Fortunately, God moved my career toward more commercial roles, and I realized that my sweet spot would be somewhere between technology and business. It turns out there are a lot of different options for careers for people like me. I tried my hand at evangelism, business development, and finally product management. And that last stop, at Amazon, felt like home. As a product owner, you get to create the theories of market impact, define the vision, and once in execution mode, you can go as deep as you want with the engineering team on how to solve the problems that get you there. There aren’t many jobs where you can be in an executive board room one minute, and checking in code for the nightly build the next.

About 15 months ago, when I started my current job, our leadership had put out a dual challenge: do something in a space called “analytics”, and go fast.
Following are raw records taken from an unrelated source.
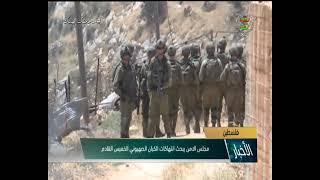 فلسطين / مجلس الأمن يبحث انتهاكات الكيان الصهيوني الخميس القادم
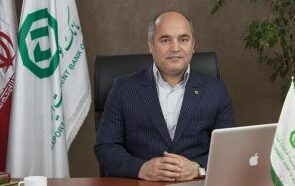 صورت های مالی شفاف پیش نیاز ارائه خدمات و تسهیلات در اگزیم بانک ایران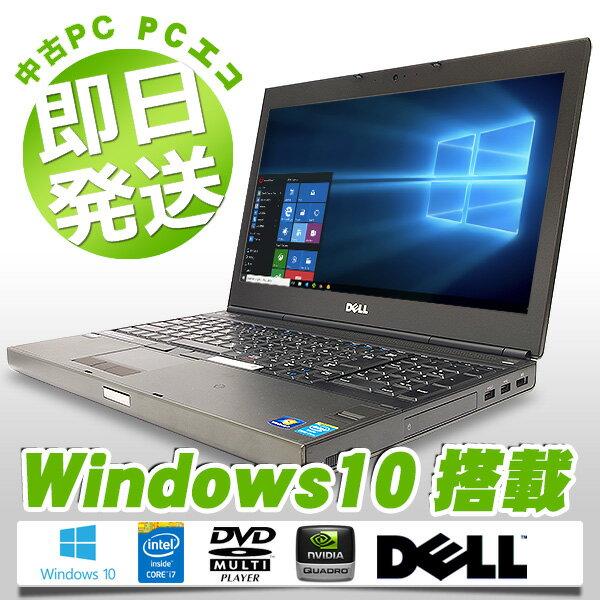 ゲーミングPC K2100M 3DCAD 中古ノートパソコン DELL 中古パソコンPrecision M4800 Core i7 訳あり 8GBメモリ 15.6インチ DVDマルチ Windows10 3DCAD Office 付き 【中古】 【送料無料】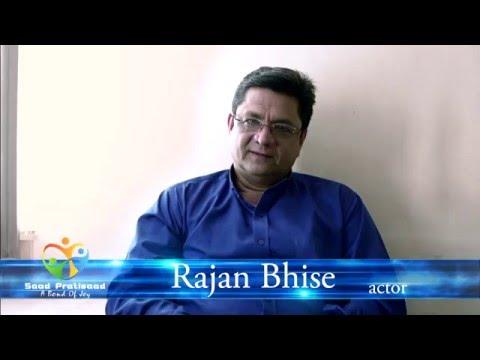 Rajani A. Bhisey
Analytics is just information software, which I wrote for years. And going fast is something we did really well at Amazon. It was a good fit. My new boss and I spent many hours reviewing analyst and market data, talking to customers and potential partners, and (for me) learning about what technology we had available to us in-house. Old friends and colleagues provided input and guidance, and a plan formed. We went back to the leadership and proposed assembling a small, cross-functional team with engineering, design, quality, business and product skills all reporting to the same leader (an “A-Team” if you like…) My boss would be that leader, and I would lead the product and technical effort. We set a goal of building a product in one calendar year, from sketch on a whiteboard to box on shelves — an unheard of target at this company, but one we thought we could pull off by combining new code with some existing bits pulled together to express something new.
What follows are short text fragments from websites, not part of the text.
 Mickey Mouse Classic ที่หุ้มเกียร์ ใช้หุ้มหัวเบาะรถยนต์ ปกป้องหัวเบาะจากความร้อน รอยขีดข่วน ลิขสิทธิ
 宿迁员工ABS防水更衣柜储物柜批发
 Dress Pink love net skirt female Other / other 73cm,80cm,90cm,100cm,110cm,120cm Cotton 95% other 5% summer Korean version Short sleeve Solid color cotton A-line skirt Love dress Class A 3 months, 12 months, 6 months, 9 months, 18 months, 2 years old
In January of this year, after a few false starts and final approvals, we had the core of the team: 3 software developers, 1 part time designer, me as a product owner, and my boss as manager and business owner. Within a couple weeks we had added a test automation developer, a part time researcher and a front-end contract developer, and we were off to the races. Although we had those pre-existing bits, our computers, and a few cardboard boxes of tech that one of the developers brought with them, we were otherwise starting from scratch. The team built our test environment, simulating an industrial operation, our build system, pulling together and compiling the code from each participant, and our process, a combination of Scrum and Kanban with a lean Agile philosophy.
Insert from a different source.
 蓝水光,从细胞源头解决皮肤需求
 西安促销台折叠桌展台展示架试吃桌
We work in 2 week sprints, automate our testing to ensure quality within a small team, and demo our work regularly to the leadership and potential customers. By August we had prepared a “preview release” that we invited 5 customers to run in their labs to validate our approach and ideas. And in less than 2 weeks, we’ll officially announce our product to the world at our annual conference. We lost a developer to retirement this summer, which impacted our velocity, but our contract developer moved to full time, as a great hire for the company, and we’ll soon have the empty seat filled for the final stretch of this race.

My job is a lot of things I love — and just a few I don’t. I do get into the code, a little more than I expected, but it helps take some of the pressure of the team’s deliverables. I present a lot, and throughout the year, as our product has evolved, those get more fun. Customers have never seen anything quite this cool coming from this space. We’re leveraging some consumer technology and ideas to make our product more approachable and interactive, with a focus on making sure customers can start using what we’re building within minutes (as opposed to weeks or months for most information software in industrial automation.) Because we’re in a big company, I also have to do a lot of paperwork — a necessary step for audit-ability and customer confidence — but thanks to some of the pre-work by other smart people in the company, we’re able to do a “light version” of the process, on the understanding that our product will be able to be updated and improved continuously after launch.

The codename for the product is Shelby — and as it started fetching information for us, Shelby took on a dog personality. Its software and hardware, married together as a single-purpose, near zero-configuration appliance. On start-up, it needs to know what language you speak, what time it is, and how it will get an IP address — and that’s about it. Shelby configures itself from there by exploring the operation its been connected to, identifying the parts, and building an information model about what it sees. Once that’s done, it starts analyzing the data and looking for problems in the operation, and producing information about what’s going wrong (or potentially, about to go wrong.) In the customer sites and labs we’ve been in, Shelby’s record so far is 121 devices and 23 problems — all discovered in less than 3 minutes. To be clear, this could be done before Shelby — but it would take weeks of custom system and tool configuration. Shelby makes turning data into information an instant and repeatable solution, that customers can buy as a (relatively) inexpensive product and service.

We’ve had highs and lows, support from outside has come and gone and come back again, but my little team has never failed to wow people with what we’ve accomplished in the short amount of time we’ve been working together. I couldn’t be more proud of my crew, and of our little product. Its industrial analytics for everyone; its a little bit of magic in a box, and its almost here.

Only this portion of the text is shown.